In the study, the perceived susceptibility and severity did not show any significant relationship in predicting the preventive behaviors from COVID–19 despite the fact that the significance level of perceived severity was 0.688 and close to the significance level. In general, the perceived threat construct was an important variable in taking preventive measures, so that the individuals should consider themselves susceptible to this disease and consider the severity of this disease to be dangerous. Unlike the present study, results of a study by Qian et al. in China indicated that the perceived severity was an important predictor of corona prevention behaviors in China(31). Results of a research by Li et al. also indicated that high perceived severity increased negative emotions, higher cellphone use, and caution in COVID–19(32). Furthermore, Kwok et al. investigated the early stages of COVID–19 in Hong Kong and found that the individuals had higher perceived susceptibility and severity of COVID–19, so that 89 percent said that they were at risk for COVID–19 and 97 percent said that COVID–19 had severe symptoms(15). In the above studies, other constructs of the health belief model were not included in the study. Considering two options, I completely agree and agree, in the present study, 70.3% of participants considered themselves susceptible to coronavirus; and 72.6% considered the disease dangerous in the case of its perceived severity. In general, the perceived threat to COVID–19 is greater than H7N9 and SARS in China and Hong Kong(33, 34). Some studies indicate that the individuals, who knew themselves less susceptible to the disease, consider it a severe and dangerous disease(35, 36).

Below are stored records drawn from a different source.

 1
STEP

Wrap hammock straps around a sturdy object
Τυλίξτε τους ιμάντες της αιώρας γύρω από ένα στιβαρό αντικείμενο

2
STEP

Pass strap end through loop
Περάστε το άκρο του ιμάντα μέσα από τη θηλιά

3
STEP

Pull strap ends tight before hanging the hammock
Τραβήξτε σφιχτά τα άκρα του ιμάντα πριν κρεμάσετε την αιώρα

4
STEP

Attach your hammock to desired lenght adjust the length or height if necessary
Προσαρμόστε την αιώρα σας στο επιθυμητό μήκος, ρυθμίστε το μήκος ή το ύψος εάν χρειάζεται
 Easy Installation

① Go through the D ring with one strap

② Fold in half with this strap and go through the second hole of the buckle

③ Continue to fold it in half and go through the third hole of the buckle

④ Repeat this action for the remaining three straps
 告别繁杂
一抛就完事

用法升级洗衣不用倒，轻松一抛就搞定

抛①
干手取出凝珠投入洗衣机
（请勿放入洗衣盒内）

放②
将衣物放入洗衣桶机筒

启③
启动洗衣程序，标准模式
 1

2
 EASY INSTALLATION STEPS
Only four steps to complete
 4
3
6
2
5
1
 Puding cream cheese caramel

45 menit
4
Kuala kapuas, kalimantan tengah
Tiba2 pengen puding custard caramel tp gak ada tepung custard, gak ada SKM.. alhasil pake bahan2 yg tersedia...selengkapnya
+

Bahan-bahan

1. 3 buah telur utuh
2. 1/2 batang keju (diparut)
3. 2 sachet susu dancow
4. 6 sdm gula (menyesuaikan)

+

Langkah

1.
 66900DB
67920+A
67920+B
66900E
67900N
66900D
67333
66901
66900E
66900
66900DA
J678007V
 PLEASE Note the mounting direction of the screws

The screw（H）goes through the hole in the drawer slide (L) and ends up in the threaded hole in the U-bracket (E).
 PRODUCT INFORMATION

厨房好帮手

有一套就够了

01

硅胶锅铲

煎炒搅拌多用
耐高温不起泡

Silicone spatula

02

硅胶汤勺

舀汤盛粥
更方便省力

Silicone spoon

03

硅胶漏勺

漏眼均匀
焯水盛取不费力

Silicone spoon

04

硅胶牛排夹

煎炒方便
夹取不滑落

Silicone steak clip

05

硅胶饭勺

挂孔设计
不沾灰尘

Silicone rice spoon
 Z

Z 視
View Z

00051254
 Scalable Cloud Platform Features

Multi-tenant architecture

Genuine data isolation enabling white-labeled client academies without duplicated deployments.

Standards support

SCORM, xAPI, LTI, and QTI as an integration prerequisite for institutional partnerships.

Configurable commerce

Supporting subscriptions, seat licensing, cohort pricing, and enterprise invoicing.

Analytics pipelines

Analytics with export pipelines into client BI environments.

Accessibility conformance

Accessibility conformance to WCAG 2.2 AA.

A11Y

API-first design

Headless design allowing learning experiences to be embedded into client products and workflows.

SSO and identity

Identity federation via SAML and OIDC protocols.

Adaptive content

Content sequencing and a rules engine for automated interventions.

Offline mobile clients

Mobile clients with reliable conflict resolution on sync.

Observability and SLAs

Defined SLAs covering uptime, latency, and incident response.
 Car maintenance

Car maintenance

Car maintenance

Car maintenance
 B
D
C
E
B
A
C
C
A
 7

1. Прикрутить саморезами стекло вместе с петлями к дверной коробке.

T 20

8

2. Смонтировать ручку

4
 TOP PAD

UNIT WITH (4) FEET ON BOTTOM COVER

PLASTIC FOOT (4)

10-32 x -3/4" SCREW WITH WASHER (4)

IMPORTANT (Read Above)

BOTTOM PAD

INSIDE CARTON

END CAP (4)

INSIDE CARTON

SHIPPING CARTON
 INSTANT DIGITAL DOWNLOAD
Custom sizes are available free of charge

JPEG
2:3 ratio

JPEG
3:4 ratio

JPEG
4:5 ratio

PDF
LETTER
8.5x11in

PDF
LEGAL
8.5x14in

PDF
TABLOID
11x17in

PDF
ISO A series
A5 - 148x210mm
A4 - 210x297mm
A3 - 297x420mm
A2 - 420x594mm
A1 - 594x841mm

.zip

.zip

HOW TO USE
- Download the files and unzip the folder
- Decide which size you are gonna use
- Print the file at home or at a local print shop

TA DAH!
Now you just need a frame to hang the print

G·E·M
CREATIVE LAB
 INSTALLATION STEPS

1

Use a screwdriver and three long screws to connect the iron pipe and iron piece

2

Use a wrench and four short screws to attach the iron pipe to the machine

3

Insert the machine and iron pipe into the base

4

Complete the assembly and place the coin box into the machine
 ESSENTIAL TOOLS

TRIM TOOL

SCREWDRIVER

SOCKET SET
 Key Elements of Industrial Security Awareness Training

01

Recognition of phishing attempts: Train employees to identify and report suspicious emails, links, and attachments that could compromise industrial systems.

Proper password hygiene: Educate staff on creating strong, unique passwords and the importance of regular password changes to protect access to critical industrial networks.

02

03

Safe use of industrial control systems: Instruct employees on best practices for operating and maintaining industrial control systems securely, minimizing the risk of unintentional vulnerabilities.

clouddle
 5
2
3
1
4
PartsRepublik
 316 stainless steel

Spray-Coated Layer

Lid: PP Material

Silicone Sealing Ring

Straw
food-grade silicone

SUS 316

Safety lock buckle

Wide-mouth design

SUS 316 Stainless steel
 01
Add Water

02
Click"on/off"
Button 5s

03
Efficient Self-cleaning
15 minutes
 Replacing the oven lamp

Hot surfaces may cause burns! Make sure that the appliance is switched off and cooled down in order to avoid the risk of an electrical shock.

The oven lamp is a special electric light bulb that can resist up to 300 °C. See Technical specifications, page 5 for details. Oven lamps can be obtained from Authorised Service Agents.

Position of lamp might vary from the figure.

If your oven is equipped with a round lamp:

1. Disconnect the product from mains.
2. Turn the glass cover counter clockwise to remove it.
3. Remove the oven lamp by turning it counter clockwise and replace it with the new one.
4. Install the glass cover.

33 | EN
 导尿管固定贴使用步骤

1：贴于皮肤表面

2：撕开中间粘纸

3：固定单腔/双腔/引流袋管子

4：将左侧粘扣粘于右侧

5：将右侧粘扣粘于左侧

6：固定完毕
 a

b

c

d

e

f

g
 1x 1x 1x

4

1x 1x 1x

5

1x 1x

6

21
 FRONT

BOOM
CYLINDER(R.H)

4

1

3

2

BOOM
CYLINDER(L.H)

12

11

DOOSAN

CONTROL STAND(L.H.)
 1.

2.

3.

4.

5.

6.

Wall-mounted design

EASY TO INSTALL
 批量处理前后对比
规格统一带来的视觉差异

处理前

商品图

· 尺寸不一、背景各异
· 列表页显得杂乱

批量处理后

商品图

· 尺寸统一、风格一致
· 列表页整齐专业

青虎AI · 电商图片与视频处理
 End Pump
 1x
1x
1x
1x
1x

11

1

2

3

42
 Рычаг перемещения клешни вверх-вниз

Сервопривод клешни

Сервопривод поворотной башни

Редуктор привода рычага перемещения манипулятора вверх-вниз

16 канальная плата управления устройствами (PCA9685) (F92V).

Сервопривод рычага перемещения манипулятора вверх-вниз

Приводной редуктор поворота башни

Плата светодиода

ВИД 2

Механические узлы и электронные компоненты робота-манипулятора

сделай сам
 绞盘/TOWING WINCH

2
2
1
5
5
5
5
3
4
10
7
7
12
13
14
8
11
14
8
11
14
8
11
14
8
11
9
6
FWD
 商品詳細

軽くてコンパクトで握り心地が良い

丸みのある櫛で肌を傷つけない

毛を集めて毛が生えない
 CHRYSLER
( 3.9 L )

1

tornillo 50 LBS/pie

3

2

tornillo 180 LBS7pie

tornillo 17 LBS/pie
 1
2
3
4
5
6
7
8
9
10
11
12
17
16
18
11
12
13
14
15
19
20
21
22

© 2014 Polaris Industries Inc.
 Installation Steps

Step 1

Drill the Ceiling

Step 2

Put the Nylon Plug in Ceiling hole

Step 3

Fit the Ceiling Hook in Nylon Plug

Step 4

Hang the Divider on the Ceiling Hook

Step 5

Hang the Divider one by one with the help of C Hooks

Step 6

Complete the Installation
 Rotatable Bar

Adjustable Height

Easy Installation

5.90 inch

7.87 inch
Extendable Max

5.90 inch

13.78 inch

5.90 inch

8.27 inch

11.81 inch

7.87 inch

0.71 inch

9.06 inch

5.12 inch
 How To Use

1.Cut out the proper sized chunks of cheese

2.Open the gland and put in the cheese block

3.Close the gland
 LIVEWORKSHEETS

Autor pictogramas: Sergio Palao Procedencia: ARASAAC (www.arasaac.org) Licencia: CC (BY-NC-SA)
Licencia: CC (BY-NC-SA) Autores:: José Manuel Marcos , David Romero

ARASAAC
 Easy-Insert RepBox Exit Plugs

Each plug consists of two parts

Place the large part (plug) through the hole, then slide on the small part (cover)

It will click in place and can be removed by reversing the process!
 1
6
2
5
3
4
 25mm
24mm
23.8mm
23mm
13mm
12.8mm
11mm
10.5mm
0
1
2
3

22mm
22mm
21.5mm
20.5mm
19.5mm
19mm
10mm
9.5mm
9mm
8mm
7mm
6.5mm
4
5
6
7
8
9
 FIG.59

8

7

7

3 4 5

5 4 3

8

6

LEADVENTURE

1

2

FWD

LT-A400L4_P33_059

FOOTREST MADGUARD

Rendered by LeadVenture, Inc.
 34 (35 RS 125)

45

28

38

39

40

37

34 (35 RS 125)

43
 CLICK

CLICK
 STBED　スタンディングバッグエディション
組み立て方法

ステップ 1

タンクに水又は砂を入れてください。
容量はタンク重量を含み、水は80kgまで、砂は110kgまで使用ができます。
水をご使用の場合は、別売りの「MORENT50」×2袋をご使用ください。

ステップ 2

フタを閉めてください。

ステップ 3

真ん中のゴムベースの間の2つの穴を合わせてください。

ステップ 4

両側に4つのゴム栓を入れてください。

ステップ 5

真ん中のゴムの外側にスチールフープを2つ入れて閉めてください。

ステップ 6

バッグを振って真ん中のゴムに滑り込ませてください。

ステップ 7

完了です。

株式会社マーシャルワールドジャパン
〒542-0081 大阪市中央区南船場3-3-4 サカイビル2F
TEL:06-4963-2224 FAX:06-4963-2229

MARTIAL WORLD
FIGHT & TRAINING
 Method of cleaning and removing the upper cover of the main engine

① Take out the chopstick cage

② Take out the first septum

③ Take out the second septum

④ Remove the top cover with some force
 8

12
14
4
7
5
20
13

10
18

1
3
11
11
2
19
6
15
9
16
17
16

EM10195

The research had three limitations: first, the data were collected from the digital space due to specific conditions caused by limitations of the disease; hence, it did not allow for random sampling to select individuals. Second, some people such as the elderly or low-income people might not have access to smartphones and not be evaluated. Third, the individuals’ performance was based on self-reporting that should be considered in the data generalization.